Copy number variants (CNVs) at the 17q12, 16p11.2 and 22q11.2 loci are common genomic disorders detected among individuals with chronic kidney disease, altogether occurring in approximately 2.9% of individuals with congenital anomalies of the kidney and urinary tract. These disorders are characterized by highly heterogeneous neurodevelopmental, cardiac and renal involvement, reflecting genetic pleiotropy and variable penetrance and expressivity. Multidisciplinary investigations integrating genetic, bioinformatic and functional studies have pinpointed key genetic mechanisms underlying the renal and extra-renal manifestations of these disorders. a ∣ In patients with deletions in 17q12, HNF1B haploinsufficiency mediates renal and endocrine anomalies and DNA methylation contributes to variable neuropsychiatric dysfunction. b ∣ In patients with 16p11.2 microdeletion, the degree of TBX6 gene inactivation mediates congenital anomalies of the kidney and urinary tract phenotypes. c ∣ In patients with deletion at the 22q11.2 locus, epistatic interactions between CRKL and other genes in the 22q11.2 locus (SNAP2 and AIFM3) are thought to drive the renal anomalies. GI, gastrointestinal; GU, genitourinary.

Fig. 3 ∣. Genetic and phenotypic heterogeneity observed on exome sequence analysis of patients with all-cause chronic kidney disease.

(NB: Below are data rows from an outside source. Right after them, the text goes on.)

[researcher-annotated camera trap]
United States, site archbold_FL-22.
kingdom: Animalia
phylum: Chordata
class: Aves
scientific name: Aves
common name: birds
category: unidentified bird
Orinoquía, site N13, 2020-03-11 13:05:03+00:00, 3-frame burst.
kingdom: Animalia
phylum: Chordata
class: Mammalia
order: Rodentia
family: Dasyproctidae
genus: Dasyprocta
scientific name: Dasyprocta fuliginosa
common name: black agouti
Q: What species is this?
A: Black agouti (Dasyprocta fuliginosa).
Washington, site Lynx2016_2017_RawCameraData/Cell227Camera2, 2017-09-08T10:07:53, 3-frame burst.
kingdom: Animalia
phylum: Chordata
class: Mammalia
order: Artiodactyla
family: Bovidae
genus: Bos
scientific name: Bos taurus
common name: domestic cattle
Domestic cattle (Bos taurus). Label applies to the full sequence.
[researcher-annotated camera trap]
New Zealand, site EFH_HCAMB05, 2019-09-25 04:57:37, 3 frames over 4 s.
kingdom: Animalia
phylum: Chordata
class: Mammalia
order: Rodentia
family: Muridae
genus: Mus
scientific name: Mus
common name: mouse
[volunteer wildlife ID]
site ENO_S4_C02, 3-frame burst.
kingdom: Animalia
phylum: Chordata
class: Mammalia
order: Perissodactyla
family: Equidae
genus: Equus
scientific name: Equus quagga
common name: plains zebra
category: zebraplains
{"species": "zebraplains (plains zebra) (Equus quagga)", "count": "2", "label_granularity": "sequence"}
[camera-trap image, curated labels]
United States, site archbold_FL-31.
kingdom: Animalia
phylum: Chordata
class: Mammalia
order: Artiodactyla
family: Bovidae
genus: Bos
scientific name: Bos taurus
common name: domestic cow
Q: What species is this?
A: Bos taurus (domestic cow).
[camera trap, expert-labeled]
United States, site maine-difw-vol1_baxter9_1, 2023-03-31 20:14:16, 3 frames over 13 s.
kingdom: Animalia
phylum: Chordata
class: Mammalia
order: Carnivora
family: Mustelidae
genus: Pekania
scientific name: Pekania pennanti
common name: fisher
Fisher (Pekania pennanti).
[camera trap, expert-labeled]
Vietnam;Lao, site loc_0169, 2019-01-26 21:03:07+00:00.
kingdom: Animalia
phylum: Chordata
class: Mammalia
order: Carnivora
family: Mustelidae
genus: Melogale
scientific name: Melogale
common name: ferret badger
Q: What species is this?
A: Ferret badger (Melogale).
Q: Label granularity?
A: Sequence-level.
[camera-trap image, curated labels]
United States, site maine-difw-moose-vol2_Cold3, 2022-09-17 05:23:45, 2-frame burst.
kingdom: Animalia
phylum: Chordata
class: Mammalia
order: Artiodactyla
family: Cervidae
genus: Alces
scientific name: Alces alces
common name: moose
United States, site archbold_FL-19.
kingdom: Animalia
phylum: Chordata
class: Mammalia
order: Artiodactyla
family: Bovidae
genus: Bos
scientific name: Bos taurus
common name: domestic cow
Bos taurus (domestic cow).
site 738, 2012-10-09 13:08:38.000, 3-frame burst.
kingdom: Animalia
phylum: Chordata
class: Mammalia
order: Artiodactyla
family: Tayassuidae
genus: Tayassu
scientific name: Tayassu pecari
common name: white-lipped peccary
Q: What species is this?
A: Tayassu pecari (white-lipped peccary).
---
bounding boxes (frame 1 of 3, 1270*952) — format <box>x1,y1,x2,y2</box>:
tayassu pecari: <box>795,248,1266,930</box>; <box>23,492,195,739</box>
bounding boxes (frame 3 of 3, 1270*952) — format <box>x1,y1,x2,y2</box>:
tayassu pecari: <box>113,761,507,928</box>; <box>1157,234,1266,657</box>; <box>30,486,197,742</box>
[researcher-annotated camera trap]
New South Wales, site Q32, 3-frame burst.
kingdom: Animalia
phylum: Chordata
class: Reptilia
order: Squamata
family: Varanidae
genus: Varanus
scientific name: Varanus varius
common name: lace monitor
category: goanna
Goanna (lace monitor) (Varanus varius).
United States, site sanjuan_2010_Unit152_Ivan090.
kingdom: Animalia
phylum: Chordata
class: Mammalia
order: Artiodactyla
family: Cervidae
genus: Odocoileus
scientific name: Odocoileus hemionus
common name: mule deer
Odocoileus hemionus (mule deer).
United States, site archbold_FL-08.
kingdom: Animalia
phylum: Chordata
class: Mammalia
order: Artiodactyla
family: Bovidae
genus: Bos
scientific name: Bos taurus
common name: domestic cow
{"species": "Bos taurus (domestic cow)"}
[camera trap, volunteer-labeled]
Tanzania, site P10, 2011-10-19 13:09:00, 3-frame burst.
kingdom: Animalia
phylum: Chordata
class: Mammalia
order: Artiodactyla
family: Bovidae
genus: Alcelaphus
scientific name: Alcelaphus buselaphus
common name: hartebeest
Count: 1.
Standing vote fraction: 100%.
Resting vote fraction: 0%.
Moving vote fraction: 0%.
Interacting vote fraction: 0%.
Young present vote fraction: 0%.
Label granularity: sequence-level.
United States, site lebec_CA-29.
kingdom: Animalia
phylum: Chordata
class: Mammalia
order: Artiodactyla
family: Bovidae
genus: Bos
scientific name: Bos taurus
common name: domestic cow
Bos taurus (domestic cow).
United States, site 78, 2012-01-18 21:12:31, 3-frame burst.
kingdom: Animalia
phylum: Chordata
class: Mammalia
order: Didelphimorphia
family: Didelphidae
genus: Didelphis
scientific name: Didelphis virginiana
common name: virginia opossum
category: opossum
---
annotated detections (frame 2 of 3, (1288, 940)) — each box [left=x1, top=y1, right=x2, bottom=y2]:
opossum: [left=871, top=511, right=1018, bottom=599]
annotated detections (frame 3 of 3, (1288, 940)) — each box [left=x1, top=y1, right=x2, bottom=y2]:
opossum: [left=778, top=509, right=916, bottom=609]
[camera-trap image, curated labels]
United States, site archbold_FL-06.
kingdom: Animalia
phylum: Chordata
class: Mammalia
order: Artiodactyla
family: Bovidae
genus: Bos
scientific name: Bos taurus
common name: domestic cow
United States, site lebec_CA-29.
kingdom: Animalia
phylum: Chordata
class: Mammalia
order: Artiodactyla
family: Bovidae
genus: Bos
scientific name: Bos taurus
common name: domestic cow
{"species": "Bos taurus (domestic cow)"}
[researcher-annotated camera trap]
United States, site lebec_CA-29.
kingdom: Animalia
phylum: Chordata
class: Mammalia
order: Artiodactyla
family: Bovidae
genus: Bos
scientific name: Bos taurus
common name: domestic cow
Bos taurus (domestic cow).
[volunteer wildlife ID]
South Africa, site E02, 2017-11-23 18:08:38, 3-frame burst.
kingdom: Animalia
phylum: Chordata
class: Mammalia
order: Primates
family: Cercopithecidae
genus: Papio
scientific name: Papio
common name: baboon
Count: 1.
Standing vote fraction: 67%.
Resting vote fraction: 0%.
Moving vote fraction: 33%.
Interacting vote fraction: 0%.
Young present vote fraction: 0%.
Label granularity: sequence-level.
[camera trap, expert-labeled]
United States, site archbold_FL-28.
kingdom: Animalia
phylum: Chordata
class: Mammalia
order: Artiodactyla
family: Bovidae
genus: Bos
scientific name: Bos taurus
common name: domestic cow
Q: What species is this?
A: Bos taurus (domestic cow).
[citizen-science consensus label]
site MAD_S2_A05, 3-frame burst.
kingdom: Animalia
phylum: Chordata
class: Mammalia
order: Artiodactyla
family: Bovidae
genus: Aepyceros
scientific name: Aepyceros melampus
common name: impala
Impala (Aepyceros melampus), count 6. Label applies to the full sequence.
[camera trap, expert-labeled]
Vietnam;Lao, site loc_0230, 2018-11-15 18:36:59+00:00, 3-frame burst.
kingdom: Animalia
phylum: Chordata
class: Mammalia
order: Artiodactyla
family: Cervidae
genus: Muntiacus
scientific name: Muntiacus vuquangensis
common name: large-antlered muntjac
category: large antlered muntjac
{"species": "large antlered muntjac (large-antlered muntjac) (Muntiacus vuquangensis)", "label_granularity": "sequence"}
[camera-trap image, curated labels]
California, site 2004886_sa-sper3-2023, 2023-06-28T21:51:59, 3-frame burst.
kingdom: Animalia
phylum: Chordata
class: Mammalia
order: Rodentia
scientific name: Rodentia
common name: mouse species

a ∣ Genetic spectrum of positive cases from exome sequence analysis of 3,315 patients with all-cause chronic kidney disease. Of the 66 distinct monogenic disorders detected, findings in six genes accounted for 63% of all genetic diagnoses, with autosomal-dominant polycystic kidney disease resulting from mutations in PKD1 (75 cases; 24%) or PKD2 (22 cases; 7%); type IV collagen-associated nephropathy secondary to mutations in COL4A3 (27 cases; 9%), COL4A4 (21 cases; 7%) or COL4A5 (44 cases; 14%); and autosomal-dominant tubulointerstitial kidney disease caused by mutations in UMOD (9 cases; 3%). The remaining 37% of genetic diagnoses encompassed 60 different monogenic disorders. b ∣ The 60 other monogenic disorders spanned a diverse range of clinical chronic kidney disease subtypes, each of which included many distinct single-gene aetiologies, including cystic or congenital renal disease (30 genes; 50%); glomerulopathy (10 genes; 17%); tubulointerstitial disease (13 genes; 22%); and other causes of nephropathy (7 genes; 12%). Percentages do not total 100 because of rounding.